▶ Job item A
Copy the following text on the phenomenology of pitch word for word, in full.

▶ Text under study
* * * * * * * * *

So far, I have focused on an ecological description of sound, that is, how sounds appear from the perspective of an organism in its environment: the structure of sound waves captured by the ears in relationship with the sound-producing object, and the structure of interaction with sounds. There is nothing psychological per se in this description. It only specifies what is available to our perception, in a way that does not presuppose knowledge about the world. I now want to describe subjective experience of sounds in the same way, without preconceptions about what it might be. Such a preconception could be, for example, to say: pitch is the perceptual correlate of the periodicity of a sound wave. I am not saying that this is wrong, but I want to describe the experience of pitch as it appears subjectively to us, independently of what we may think it relates to.
This is in fact the approach of phenomenology. Phenomenology is a branch of philosophy that describes how things are given to consciousness, our subjective experience. It was introduced by Edmund Husserl and developed by a number of philosophers, including Merleau-Ponty and Sartre. The method of “phenomenological reduction” consists in suspending all beliefs we may have on the nature of things, to describe only how they appear to consciousness.
Here I will briefly discuss the phenomenology of pitch, which is the percept associated to how high or low a musical note is. A vowel also produces a similar experience. First of all, a pure tone feels like a constant sound, unlike a tone modulated at low frequency (say, a few Hz). This simple remark is already quite surprising. A pure tone is not a constant acoustical wave at all, it oscillates at a fast rate. Yet we feel it as a constant sound, as if nothing were changing at all in the sound. At the same time, we are not insensitive to this rate of change of the acoustical wave: if we vary the frequency of the pure tone, it feels very differently. This feeling is what is commonly associated to pitch: when the frequency is increased, the tone feels “higher”, when it is decreased, it feels “lower”. Interestingly, the language we use to describe pitch is that of space. I am too influenced by my own language and my musical background to tell whether we actually feel high sounds as being physically high, but it is an interesting observation. But for sure, low pitch sounds tend to feel larger than high pitch sounds, again a spatial dimension.

* * * * * * * * *

▶ Records for this exercise
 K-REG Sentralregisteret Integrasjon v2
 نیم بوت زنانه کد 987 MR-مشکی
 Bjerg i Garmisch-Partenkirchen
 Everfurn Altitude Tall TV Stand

* * * * * * * * *

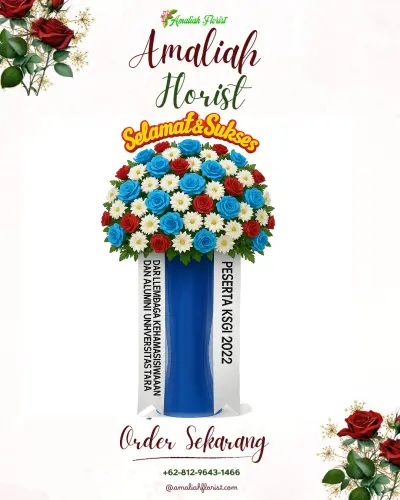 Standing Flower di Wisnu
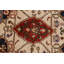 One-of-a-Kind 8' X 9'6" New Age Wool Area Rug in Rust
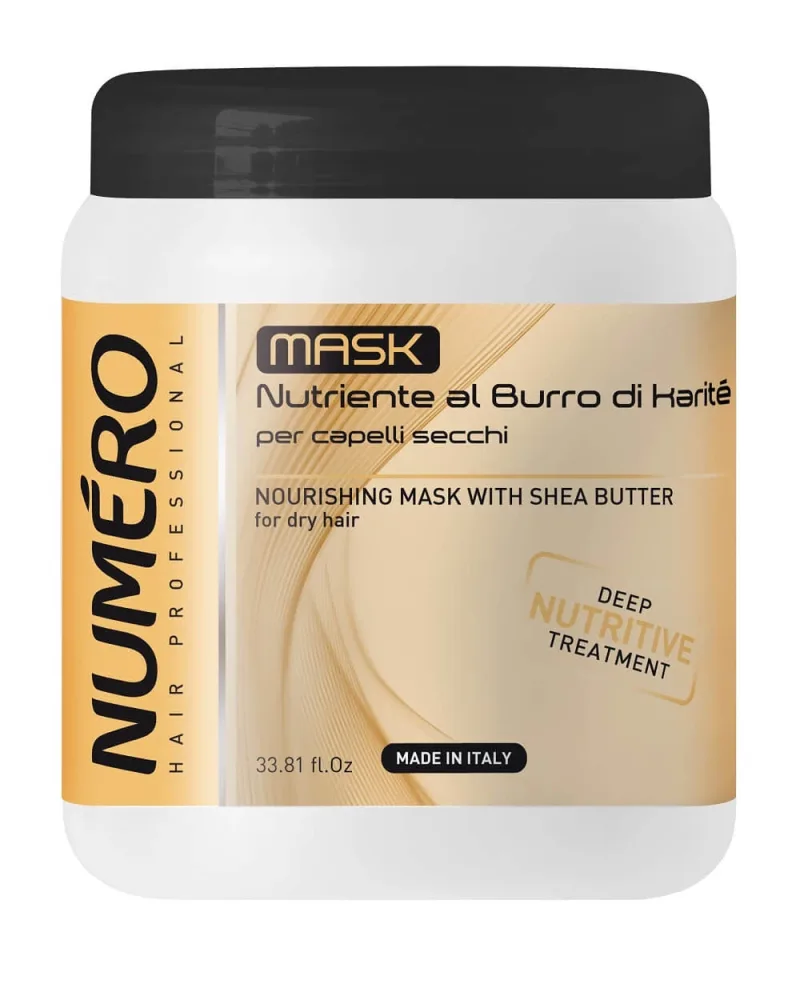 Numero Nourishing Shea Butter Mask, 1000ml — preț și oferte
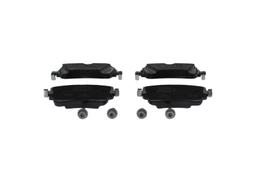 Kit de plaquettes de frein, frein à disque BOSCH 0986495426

* * * * * * * * *

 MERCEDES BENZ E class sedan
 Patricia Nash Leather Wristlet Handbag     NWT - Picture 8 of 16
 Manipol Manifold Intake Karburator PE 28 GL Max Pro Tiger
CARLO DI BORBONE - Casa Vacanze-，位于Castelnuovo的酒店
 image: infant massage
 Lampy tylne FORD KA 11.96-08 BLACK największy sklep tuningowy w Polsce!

* * * * * * * * *

▶ Job item B
Repeat the rows starting at the one containing "K-REG Sentralregisteret Integrasjon v2" and ending at the one containing "Everfurn Altitude Tall TV Stand", including both, with no changes.

▶ Your response A
So far, I have focused on an ecological description of sound, that is, how sounds appear from the perspective of an organism in its environment: the structure of sound waves captured by the ears in relationship with the sound-producing object, and the structure of interaction with sounds. There is nothing psychological per se in this description. It only specifies what is available to our perception, in a way that does not presuppose knowledge about the world. I now want to describe subjective experience of sounds in the same way, without preconceptions about what it might be. Such a preconception could be, for example, to say: pitch is the perceptual correlate of the periodicity of a sound wave. I am not saying that this is wrong, but I want to describe the experience of pitch as it appears subjectively to us, independently of what we may think it relates to.
This is in fact the approach of phenomenology. Phenomenology is a branch of philosophy that describes how things are given to consciousness, our subjective experience. It was introduced by Edmund Husserl and developed by a number of philosophers, including Merleau-Ponty and Sartre. The method of “phenomenological reduction” consists in suspending all beliefs we may have on the nature of things, to describe only how they appear to consciousness.
Here I will briefly discuss the phenomenology of pitch, which is the percept associated to how high or low a musical note is. A vowel also produces a similar experience. First of all, a pure tone feels like a constant sound, unlike a tone modulated at low frequency (say, a few Hz). This simple remark is already quite surprising. A pure tone is not a constant acoustical wave at all, it oscillates at a fast rate. Yet we feel it as a constant sound, as if nothing were changing at all in the sound. At the same time, we are not insensitive to this rate of change of the acoustical wave: if we vary the frequency of the pure tone, it feels very differently. This feeling is what is commonly associated to pitch: when the frequency is increased, the tone feels “higher”, when it is decreased, it feels “lower”. Interestingly, the language we use to describe pitch is that of space. I am too influenced by my own language and my musical background to tell whether we actually feel high sounds as being physically high, but it is an interesting observation. But for sure, low pitch sounds tend to feel larger than high pitch sounds, again a spatial dimension.

▶ Your response B
 K-REG Sentralregisteret Integrasjon v2
 نیم بوت زنانه کد 987 MR-مشکی
 Bjerg i Garmisch-Partenkirchen
 Everfurn Altitude Tall TV Stand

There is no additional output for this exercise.